6 Towns Radio
- Tunstall; England;
- Broadcast area: Stoke-on-Trent, Stone, Newcastle-under-Lyme and Kidsgrove
- Frequency: DAB: 8A (Stoke-Newcastle)

Programming
- Format: Community radio

Ownership
- Owner: Potteries Media CIC

History
- First air date: 8 September 2010

Links
- Website: 6towns.co.uk

= 6 Towns Radio =

6 Towns Radio is a community radio station covering Stoke-on-Trent, Newcastle and Kidsgrove in the United Kingdom. The aim of the station is to appeal to a wide demographic, covering musical styles including House, Northern Soul and Rock. It has its own studio, which is based in Tunstall, one of the six towns of Stoke-on-Trent.

== History ==
6 Towns Radio launched on 8 September 2010. Throughout its history, it has been funded by advertising, donations, sponsorship and events. In 2012, the station joined with Cre8 FM from Staffordshire University, to provide a joint restricted service licence (RSL) broadcast. As this went well, 6 Towns Radio had its own RSL in January 2014.

Over the years, members of 6 Towns Radio have interviewed many famous names, as well as many local names, including Keith Lemon, Welsh Rugby player Gareth Evans, The 1975 and Gordon Hill, the Wealdstone Raider.

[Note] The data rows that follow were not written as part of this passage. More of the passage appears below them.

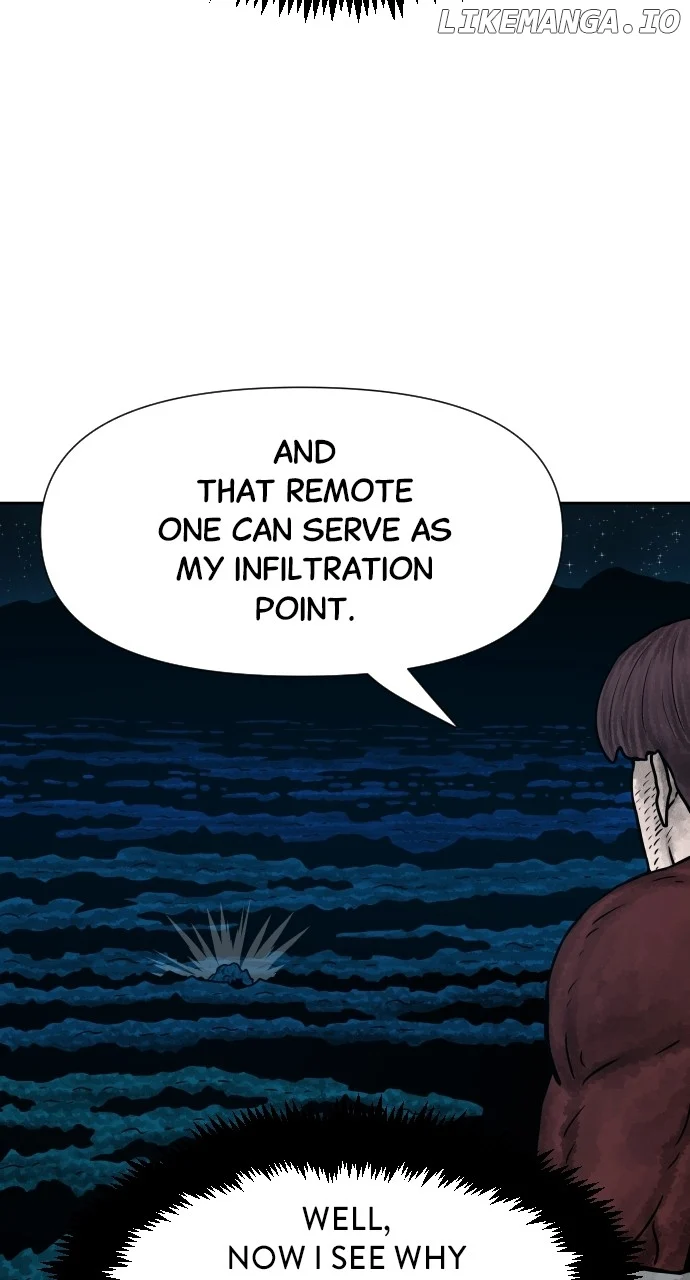 Warrior Executioner Chapter 95 page 6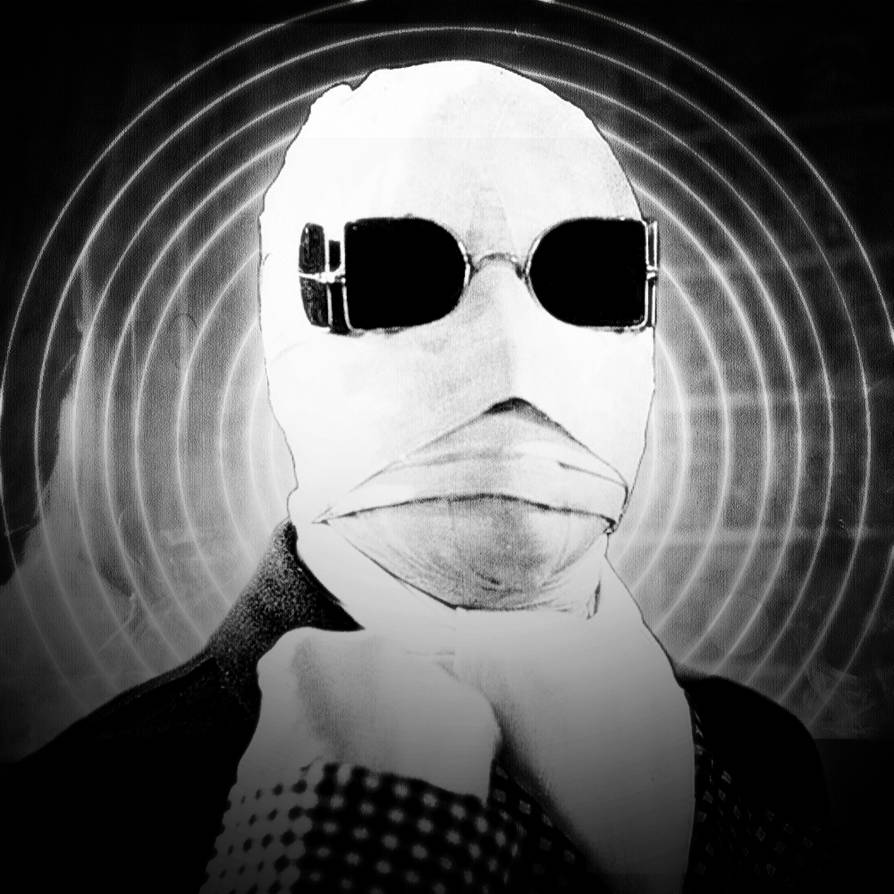 Invisible Man (Griffin) PfP by Zach096 on DeviantArt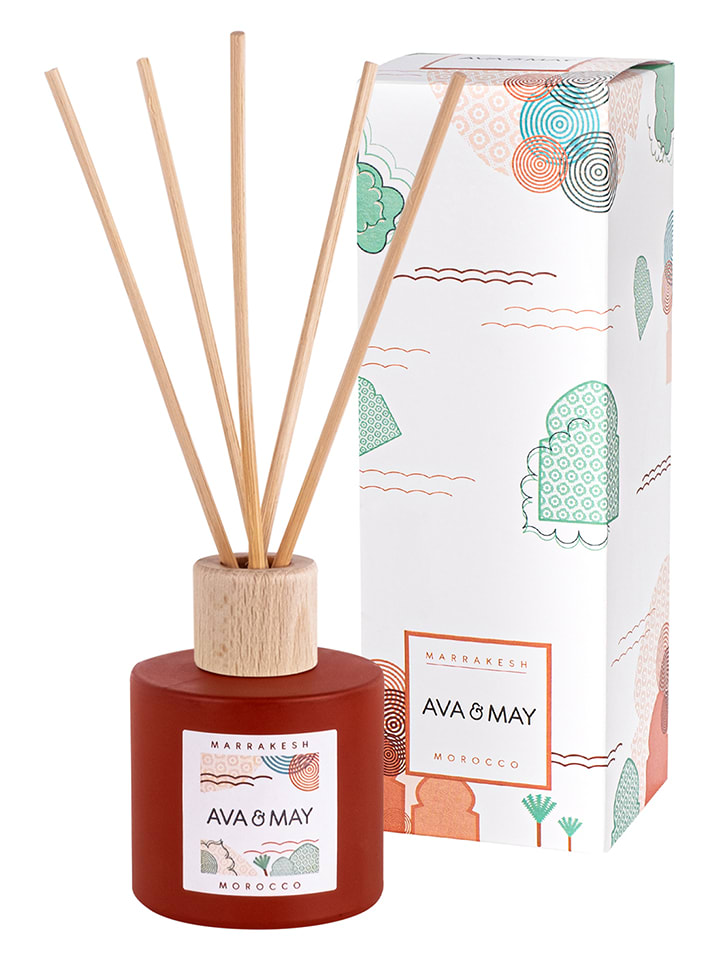 AVA & MAY Pałeczki zapachowe "Marrakesh" - 100 ml rozmiar: onesize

In early 2016, 6 Towns Radio had a major rebrand. The station became known as 6TR, but still retains the name 6 Towns Radio.

== 6 Towns Radio currently ==
6 Towns Radio currently has around 80 volunteers who donate their time to present shows and help out. It has a range of programmes designed to appeal to a wide audience, with musical genres including Jazz, Pop, Rock and Local unsigned music.

The station is very active in the local community and hosts many events each year.

== Ofcom licence application ==
In 2014, 6 Towns Radio applied for a community radio licence from Ofcom to broadcast on FM permanently. The station’s planned transmitter site was at Burslem Cricket Club, and it proposed a mix of music and talk with a local angle. However, 6 Towns' license application, and other local stations were turned down. No station in Stoke-on-Trent was awarded a licence due to frequency allocations. The Hitmix, based in Newcastle-under-Lyme, won a licence.

In late 2023, 6 Towns Radio had their Ofcom licence accepted and began to broadcast across DAB to Stoke-on-Trent and Newcastle-under-Lyme.